The broadcast flow type ignores the partitioner and pushes the key/value pair to all destination partitions.
Synchronous flow type completely bypasses the partitioning mechanism, pushing the key/value pair to the co-indexed partition of the destination flowlet, within the stack frame of the flowlet that pushed the key/value pair. Co-indexed partitions are mapped to the same slave. Synchronous flow type is a performance optimization that allows for modular flowlets to be bound together without the performance penalty of network communication between them. It should be used whenever re-partitioning is not necessary. A good example of the need for a synchronous flow type is between a flowlet that reads lines of text from a file and a flowlet that parses the lines of text into appropriate key/value pairs. There is no need to partition key/value pairs between these two flowlets, so communication between them should be synchronous for performance reasons. The following figure illustrates the four different flow types.
Pull ports and slots are always bound synchronously.
HAMR tracks dependencies between flowlets and uses this information to transition flowlets and their partitions through a simple state machine. A partition is complete when all upstream flowlets are complete and when the partition has processed all key/value pairs. A flowlet is complete when all of its partitions are complete. Flowlets and partitions have several callbacks that HAMR executes to notify the flowlet or partition of a state event. For example when all upstream flowlets are complete, all of the partitions of the connected flowlet are notified.
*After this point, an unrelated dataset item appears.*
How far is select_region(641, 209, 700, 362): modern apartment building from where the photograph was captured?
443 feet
Flowlets at the beginning of the graph are called initial flowlets and immediately transition to the upstream complete state. Flowlets at the end of the graph are called terminal flowlets.
In practice developers rarely work at the flowlet level of abstraction.
There are several pre-defined types of flowlets that provide useful functionality. At the top of the flowlet hierarchy are resource, transform, and key/value store flowlets. A resource flowlet reads data from an external data source and writes data to an external data sink. The resource flowlet is responsible for converting the data from an external format, such as a string, into key/value pairs when reading, and is responsible for converting from key/value pairs into an external format when writing. A transform flowlet receives a key/value pair, applies a User Defined Function (UDF) to the pair, and produces zero or more key/value pairs. A key/value store flowlet is a type of distributed data structure for storing key/value pairs. Flowlets come in several other forms, and can be completely user defined, but these three make up the top of the flowlet hierarchy.
A component flowlet represents a higher level of abstraction such as a complete algorithm or a specific type of data storage. Component flowlets are composed of one or more resource, transform, or KVS flowlets.
When key/value pairs are pushed they are serialized into a sequence of bytes using a HAMR serializer. HAMR supports the serialization of all primitive types, arrays, Strings, and a few other classes by default, and the serialization can be easily extended with user defined types. The serialized key/value pairs are written to a buffer owned by the current thread that is executing the partition. This buffer is called an aggregator and it is used to store many key/value pairs in order to mitigate the impact of network overhead. When aggregators become full they will flush their data to the network. An aggregator is full when the buffer size is reached, or when a specified amount of time has past since the first key/value pair was placed into the aggregator’s buffer. In this way HAMR networking supports both batch and streaming models and allows the tradeoff of throughput and latency. When an aggregator flushes its buffer, it first sorts all of the key/value pairs in place according to their destination. All key/value pairs destined for the same slave will be sequential in the aggregator’s buffer. Then each sequence of key/value pairs is copied into a bin and sent over the network to the appropriate destination.